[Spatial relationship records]
┌──
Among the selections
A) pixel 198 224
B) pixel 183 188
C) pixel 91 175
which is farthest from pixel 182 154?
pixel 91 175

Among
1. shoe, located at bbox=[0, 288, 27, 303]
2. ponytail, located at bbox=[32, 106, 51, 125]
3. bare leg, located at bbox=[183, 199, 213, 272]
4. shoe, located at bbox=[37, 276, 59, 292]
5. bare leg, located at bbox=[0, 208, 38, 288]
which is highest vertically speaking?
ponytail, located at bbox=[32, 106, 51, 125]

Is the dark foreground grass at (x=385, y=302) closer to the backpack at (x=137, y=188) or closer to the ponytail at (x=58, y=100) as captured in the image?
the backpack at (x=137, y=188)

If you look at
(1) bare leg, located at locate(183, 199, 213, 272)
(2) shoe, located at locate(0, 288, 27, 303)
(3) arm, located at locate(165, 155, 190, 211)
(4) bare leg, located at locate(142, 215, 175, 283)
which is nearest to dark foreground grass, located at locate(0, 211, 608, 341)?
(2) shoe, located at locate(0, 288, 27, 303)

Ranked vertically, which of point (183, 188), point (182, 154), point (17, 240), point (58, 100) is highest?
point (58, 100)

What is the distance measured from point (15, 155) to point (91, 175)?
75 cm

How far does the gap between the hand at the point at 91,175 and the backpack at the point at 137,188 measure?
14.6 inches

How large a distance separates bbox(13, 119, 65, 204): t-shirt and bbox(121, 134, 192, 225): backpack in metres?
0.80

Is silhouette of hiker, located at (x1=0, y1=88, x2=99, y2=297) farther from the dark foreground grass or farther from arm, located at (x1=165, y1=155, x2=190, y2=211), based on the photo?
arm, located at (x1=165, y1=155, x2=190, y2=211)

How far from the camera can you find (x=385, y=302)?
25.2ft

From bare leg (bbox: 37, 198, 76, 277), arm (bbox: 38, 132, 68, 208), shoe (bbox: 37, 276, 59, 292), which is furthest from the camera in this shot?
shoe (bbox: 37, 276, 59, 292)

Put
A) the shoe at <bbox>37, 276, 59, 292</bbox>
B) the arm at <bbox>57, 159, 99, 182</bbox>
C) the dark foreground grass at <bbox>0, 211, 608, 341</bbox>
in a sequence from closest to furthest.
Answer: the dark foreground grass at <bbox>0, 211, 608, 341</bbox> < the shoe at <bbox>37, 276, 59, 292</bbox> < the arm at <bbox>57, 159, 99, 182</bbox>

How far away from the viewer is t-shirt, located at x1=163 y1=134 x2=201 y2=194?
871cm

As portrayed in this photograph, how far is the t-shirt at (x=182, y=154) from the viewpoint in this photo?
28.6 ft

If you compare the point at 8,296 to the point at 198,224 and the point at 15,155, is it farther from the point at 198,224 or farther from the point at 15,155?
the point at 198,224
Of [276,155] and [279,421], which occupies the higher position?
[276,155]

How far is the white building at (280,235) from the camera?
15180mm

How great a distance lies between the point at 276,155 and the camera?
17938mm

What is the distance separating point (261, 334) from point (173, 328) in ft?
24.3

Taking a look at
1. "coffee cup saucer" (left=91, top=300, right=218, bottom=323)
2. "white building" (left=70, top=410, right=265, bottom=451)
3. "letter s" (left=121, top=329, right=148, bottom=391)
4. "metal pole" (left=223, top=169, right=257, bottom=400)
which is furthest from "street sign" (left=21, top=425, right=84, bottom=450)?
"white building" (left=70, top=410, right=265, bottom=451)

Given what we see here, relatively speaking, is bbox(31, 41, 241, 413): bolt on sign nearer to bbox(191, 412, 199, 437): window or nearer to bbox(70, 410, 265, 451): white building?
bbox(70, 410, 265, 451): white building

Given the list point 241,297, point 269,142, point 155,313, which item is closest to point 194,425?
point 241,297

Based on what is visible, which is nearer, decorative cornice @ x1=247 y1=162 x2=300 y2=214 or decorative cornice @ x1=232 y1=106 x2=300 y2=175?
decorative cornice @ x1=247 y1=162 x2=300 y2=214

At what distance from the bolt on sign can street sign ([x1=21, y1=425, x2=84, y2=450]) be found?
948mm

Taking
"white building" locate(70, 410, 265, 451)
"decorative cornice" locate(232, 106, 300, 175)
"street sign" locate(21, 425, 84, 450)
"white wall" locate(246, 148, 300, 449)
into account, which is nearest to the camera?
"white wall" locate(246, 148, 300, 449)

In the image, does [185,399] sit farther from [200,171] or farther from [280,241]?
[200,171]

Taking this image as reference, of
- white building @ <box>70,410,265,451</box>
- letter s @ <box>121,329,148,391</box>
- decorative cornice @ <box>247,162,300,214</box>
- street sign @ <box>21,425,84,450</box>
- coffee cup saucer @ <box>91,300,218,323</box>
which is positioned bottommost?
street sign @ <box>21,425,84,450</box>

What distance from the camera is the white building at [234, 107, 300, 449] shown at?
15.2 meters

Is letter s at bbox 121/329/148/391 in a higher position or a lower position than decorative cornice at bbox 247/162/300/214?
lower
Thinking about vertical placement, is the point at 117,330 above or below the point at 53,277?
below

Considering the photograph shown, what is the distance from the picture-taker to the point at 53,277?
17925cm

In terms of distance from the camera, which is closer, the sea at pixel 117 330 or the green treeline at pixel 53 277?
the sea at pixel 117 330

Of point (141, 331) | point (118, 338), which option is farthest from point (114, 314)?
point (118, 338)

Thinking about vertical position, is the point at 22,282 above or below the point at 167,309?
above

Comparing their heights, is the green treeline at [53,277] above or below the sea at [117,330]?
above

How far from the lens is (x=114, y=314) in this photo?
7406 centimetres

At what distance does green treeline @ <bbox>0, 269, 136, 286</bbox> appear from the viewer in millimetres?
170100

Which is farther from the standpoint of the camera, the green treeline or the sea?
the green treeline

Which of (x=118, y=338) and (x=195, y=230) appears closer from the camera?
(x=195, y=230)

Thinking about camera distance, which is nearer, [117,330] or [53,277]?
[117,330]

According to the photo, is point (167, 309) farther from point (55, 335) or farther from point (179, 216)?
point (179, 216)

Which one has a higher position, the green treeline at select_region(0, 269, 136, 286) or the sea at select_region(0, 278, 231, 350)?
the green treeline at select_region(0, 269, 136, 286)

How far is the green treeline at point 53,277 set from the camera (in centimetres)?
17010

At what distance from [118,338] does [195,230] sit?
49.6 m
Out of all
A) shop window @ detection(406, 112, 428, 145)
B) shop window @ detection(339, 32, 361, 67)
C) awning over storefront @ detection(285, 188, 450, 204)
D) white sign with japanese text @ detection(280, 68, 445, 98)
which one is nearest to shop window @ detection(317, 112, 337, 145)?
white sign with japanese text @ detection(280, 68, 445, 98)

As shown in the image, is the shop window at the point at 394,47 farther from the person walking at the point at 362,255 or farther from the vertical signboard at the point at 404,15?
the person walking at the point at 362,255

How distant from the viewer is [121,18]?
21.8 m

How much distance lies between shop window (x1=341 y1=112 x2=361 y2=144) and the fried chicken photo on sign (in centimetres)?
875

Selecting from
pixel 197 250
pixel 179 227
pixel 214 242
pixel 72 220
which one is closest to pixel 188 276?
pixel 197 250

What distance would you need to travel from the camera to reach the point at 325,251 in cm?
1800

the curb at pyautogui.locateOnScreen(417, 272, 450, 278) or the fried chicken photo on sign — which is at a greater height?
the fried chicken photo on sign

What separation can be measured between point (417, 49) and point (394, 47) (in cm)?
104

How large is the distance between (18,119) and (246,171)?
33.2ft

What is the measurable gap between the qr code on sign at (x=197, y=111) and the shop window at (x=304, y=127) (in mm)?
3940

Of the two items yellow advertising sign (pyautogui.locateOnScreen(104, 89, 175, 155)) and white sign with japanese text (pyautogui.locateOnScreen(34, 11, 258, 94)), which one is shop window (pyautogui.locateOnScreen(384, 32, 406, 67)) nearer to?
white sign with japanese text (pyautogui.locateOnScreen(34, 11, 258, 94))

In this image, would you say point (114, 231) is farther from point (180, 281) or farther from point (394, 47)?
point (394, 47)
└──
**Required work**
Give back, exactly as written, the lines from the one with "How far is the green" to the last line.

**Response for this exercise**
How far is the green treeline at point 53,277 set from the camera (in centimetres)?
17010

At what distance from [118,338] does [195,230] sit?
49.6 m
Out of all
A) shop window @ detection(406, 112, 428, 145)
B) shop window @ detection(339, 32, 361, 67)
C) awning over storefront @ detection(285, 188, 450, 204)
D) white sign with japanese text @ detection(280, 68, 445, 98)
which one is nearest to shop window @ detection(317, 112, 337, 145)?
white sign with japanese text @ detection(280, 68, 445, 98)

As shown in the image, is the shop window at the point at 394,47 farther from the person walking at the point at 362,255 or farther from the vertical signboard at the point at 404,15?
the person walking at the point at 362,255

How distant from the viewer is [121,18]?
21.8 m

How much distance lies between shop window (x1=341 y1=112 x2=361 y2=144) and the fried chicken photo on sign (in centimetres)?
875

Selecting from
pixel 197 250
pixel 179 227
pixel 214 242
pixel 72 220
which one is closest to pixel 188 276?
pixel 197 250

What distance would you need to travel from the camera to reach the point at 325,251 in cm?
1800

the curb at pyautogui.locateOnScreen(417, 272, 450, 278) or the fried chicken photo on sign — which is at a greater height?
the fried chicken photo on sign

What separation can be measured between point (417, 49) and point (394, 47) (in cm)?
104

How large is the distance between (18,119) and (246,171)?
33.2ft

What is the measurable gap between the qr code on sign at (x=197, y=111) and the shop window at (x=304, y=127) (in mm)?
3940

Of the two items yellow advertising sign (pyautogui.locateOnScreen(104, 89, 175, 155)) and white sign with japanese text (pyautogui.locateOnScreen(34, 11, 258, 94)), which one is shop window (pyautogui.locateOnScreen(384, 32, 406, 67)) nearer to?
white sign with japanese text (pyautogui.locateOnScreen(34, 11, 258, 94))

In this image, would you say point (114, 231) is farther from point (180, 281) or farther from point (394, 47)?
point (394, 47)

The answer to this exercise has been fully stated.